For bead count information you need to load in your idats as an extended rgset and then either use getNBeads() to get a matrix of bead counts, or wateRmelon::beadcount(). I would recommend the latter because getNBeads() returns bead count on a per-probe basis instead of a per-cpg site basis (use dim() on matrices returned from both functions and see what I mean).

Once you get beadcount info you can filter based on your own thresholds using subsetByLoci().

Most people only use one normalization, chosen dependent on dataset characteristics and personal preference (at least that's what it seems like to me). I wouldn't try to use two if you are not sure what you are doing.

Good luck

ADD REPLY • link 7.3 years ago by victor.2wy • 0

score 2 · Answer 1 · 2017-06-08

There's definitely some issues with what you're asking, I'll try and hit them off one by one.

Minfi will not remove probes with SNPs by default in the CpG, probe sequence or SBE. You'll need to use the dropLociWithSnps() function, with an additional maf argument, which specifies your minor allele frequency cutoff.
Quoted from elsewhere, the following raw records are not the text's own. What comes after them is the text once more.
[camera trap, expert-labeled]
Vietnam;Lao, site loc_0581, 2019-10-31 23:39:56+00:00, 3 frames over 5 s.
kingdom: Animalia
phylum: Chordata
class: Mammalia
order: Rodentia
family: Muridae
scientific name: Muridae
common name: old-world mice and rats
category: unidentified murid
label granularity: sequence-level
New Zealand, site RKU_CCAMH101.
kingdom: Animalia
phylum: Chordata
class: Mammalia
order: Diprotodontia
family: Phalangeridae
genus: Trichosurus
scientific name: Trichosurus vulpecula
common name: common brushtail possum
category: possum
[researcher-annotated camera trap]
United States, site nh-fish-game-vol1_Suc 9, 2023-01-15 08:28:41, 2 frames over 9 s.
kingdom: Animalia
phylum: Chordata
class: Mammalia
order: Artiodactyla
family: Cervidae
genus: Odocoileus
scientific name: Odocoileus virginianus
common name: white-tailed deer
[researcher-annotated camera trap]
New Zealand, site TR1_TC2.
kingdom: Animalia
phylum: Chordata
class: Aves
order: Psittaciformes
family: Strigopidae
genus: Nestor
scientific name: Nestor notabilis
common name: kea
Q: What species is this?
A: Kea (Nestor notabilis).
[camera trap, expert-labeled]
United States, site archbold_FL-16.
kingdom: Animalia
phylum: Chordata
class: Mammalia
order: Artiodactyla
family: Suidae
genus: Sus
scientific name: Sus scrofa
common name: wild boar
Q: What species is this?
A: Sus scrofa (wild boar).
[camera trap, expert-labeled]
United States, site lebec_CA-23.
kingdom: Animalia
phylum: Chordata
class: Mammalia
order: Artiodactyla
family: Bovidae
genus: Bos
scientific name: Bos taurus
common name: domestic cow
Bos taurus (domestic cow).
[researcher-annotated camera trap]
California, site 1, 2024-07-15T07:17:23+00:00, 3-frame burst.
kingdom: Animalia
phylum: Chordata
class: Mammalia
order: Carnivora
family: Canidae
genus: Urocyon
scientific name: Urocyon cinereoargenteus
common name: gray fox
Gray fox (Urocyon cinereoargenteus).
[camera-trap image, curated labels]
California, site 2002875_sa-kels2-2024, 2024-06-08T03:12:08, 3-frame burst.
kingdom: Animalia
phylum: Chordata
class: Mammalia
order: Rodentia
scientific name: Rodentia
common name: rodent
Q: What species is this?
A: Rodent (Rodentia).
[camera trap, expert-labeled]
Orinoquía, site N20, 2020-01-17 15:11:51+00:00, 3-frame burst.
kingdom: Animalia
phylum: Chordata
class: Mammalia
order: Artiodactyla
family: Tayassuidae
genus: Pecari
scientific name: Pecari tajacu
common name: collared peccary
For detection P value filtering, the older versions of the minfi guide do include some clues as to how to do it. The idea is to identify these probes prior to normalisation, and remove them post-normalisation. Here's an example where raw_idat is the raw data read using read.metharray.exp, which removes probes where their detection p value is >0.01 in 50% of samples:

lumi_dpval        <- detectionP(raw_idat, type = "m+u")
lumi_failed       <- lumi_dpval > 0.01
lumi_dpval_remove <- names(which(rowMeans(lumi_failed)>0.5, TRUE))
rm(lumi_dpval, lumi_failed); gc(); set.seed(73)
norm_data         <- preprocessFunnorm(raw_idat, bgCorr  = T, dyeCorr = T,verbose = T)
remove            <- match(lumi_dpval_remove,rownames(norm_data))) %>% unique %>% na.omit
norm_data_f       <- norm_data[-remove,]

In terms of normalisation, you do a single method, do not combine them unless in very specific circumstances. I believe that preprocessFunnorm() does SWAN, but with extra steps to regress out technical variation based on control probes. Also, it should be noted that while I believe SWAN normalisation is deterministic, the preprocessFunnorm() method is not, so set the seed first as per my example above.

If you're still convinced that you should be using both preprocessFunnorm and preprocessSWAN, then please expand on why.